X-Align: Cross-Modal Cross-View Alignment for Bird's-Eye-View Segmentation
Shubhankar Borse, Marvin Klingner, Varun Ravi Kumar, Hong Cai,, Abdulaziz Almuzairee, Senthil Yogamani, Fatih Porikli

TL;DR
X-Align introduces a novel framework that improves bird's-eye-view segmentation in autonomous driving by better aligning multi-modal and multi-view features, significantly outperforming previous methods.
Contribution
It proposes a new end-to-end cross-modal and cross-view learning framework with novel alignment losses and modules for improved BEV segmentation.
Findings
Outperforms state-of-the-art by 3 mIoU on nuScenes
Effective multi-modal feature fusion via attention-based module
Enhanced PV-to-BEV transformation accuracy
Abstract
Bird's-eye-view (BEV) grid is a common representation for the perception of road components, e.g., drivable area, in autonomous driving. Most existing approaches rely on cameras only to perform segmentation in BEV space, which is fundamentally constrained by the absence of reliable depth information.

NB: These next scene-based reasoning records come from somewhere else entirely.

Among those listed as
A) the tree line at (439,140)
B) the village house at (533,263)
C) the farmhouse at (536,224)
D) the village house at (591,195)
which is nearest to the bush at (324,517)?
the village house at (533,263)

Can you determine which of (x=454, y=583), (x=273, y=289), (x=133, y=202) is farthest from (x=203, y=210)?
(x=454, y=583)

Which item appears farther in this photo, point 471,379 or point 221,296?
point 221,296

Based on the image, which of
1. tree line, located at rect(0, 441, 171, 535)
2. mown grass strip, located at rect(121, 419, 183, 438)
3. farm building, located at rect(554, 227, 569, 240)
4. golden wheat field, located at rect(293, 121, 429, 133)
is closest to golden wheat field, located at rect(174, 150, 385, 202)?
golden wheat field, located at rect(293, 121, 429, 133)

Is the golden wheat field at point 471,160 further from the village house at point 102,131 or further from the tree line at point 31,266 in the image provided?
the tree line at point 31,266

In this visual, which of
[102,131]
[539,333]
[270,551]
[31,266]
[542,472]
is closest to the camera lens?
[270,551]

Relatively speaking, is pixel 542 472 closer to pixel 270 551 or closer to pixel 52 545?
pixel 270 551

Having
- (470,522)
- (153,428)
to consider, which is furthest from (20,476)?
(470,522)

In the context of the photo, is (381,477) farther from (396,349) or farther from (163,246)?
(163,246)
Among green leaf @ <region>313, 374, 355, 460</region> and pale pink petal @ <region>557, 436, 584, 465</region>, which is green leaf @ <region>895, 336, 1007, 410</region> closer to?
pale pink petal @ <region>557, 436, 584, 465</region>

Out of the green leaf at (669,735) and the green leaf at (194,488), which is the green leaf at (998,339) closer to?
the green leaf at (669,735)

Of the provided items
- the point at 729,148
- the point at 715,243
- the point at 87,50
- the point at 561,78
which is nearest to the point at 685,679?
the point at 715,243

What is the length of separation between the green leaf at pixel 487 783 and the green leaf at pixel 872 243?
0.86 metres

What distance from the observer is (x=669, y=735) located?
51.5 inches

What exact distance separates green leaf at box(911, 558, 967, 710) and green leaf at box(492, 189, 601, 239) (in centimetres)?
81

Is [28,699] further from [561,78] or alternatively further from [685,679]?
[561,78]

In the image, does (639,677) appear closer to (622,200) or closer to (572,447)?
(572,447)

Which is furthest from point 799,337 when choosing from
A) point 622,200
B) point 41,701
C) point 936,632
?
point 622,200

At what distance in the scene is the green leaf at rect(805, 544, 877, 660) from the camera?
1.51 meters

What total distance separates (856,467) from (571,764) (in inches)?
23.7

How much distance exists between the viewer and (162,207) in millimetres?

Latest works leverage both camera and LiDAR modalities, but sub-optimally fuse their features using simple, concatenation-based mechanisms. In this paper, we address these problems by enhancing the alignment of the unimodal features in order to aid feature fusion, as well as enhancing the alignment between the cameras' perspective view (PV) and BEV representations. We propose X-Align, a novel end-to-end cross-modal and cross-view learning framework for BEV segmentation consisting of the following components: (i) a novel Cross-Modal Feature Alignment (X-FA) loss, (ii) an attention-based…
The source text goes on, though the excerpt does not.